Of course, there is no gender divide and condoms are available for both men and women, with the UT State AIDS Control Society supplying the condoms. And if you have bought your contraceptives and had a peg or two, you could shake a leg in the adjoining disco where the DJ spins some foot stomping numbers.
However, there are many opposing strains that can be heard. Says theatre director Rani Balbir Kaur, a prominent senior citizen of the city, "While we do need to raise AIDS awareness, such openness is only going to encourage lust and licentious behavior among the young." Adds Avnish Jolly, a doctor who has been running an AIDS Helpline for several years in Chandigarh, "We are not yet culturally ready for such a place. What we need to do is create awareness at the grassroots. Condom-usage cannot be developed without cultural development."
However, officials herald the bar as a positive move towards raising AIDS awareness. Sonia Trikha, Project Director, UT State AIDS Control Society, who supports the effort, elaborates, "The opening of the Condom Bar has served the purpose of breaking the taboo on talking about sex and condoms. What is more significant is that this effort has come from a government agency... At present, we have kept Deluxe and Nirodh condoms, taken from stockists. But we propose to keep all kinds of brands, including extra-lubricated ones for homosexuals."
Explains Bir, "We are seeing permissive behavior all around us. There are surveys showing that as many as 60 per cent of schoolgirls are indulging in sex. Young corporate professionals are living a permissive lifestyle. With the development of the IT city, 15,000 young professionals from other cities will be descending here. It is well known that weekends see young people getting together to de-stress, drink, dance and indulge in sex."

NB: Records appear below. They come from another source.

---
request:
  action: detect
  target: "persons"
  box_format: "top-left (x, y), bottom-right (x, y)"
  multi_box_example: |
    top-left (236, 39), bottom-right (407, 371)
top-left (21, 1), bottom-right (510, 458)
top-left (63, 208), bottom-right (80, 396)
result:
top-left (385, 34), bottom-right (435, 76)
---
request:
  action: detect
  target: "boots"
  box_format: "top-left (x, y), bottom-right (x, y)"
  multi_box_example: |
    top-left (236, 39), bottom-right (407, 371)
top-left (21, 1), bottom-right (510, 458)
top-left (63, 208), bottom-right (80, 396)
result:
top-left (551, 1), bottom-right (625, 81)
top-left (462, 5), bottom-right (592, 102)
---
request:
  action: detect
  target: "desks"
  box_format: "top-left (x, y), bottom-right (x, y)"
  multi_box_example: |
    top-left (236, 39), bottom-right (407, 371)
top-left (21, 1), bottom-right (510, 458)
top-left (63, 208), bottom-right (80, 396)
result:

As the debate rages, the bar draws large crowds, roughly between the age group of 20-40. Evenings are particularly busy, with people lined up outside. Says A.K. Malhotra, manager of the bar, "We have a home theatre screening a movie on AIDS, produced by the National AIDS Control Association." CITCO also plans to hold an annual 'Ms and Mr CITCO' contest at Kalagram. Adds Bir, "We will invite the NGOs working in the HIV sector to identify potential participants, irrespective of their HIV status."
Incidentally, Condom Bar was inaugurated by Pooja Thakur, President, Chandigarh Network of People Living with HIV/AIDS. "The Bar serves the purpose of demystifying sex and the condom. I am all for creating awareness about AIDS at every level so that no one meets their end like my husband, a truck driver, who died of AIDS."
It is estimated that the local Post-Graduate Institute of Medical Education and Research (PGI) has as many as 1,500 HIV+ people receiving treatment. There are an equal number of such patients in the surrounding areas of Punjab and Haryana. As many as 155 children are among those receiving treatment for HIV at the PGI.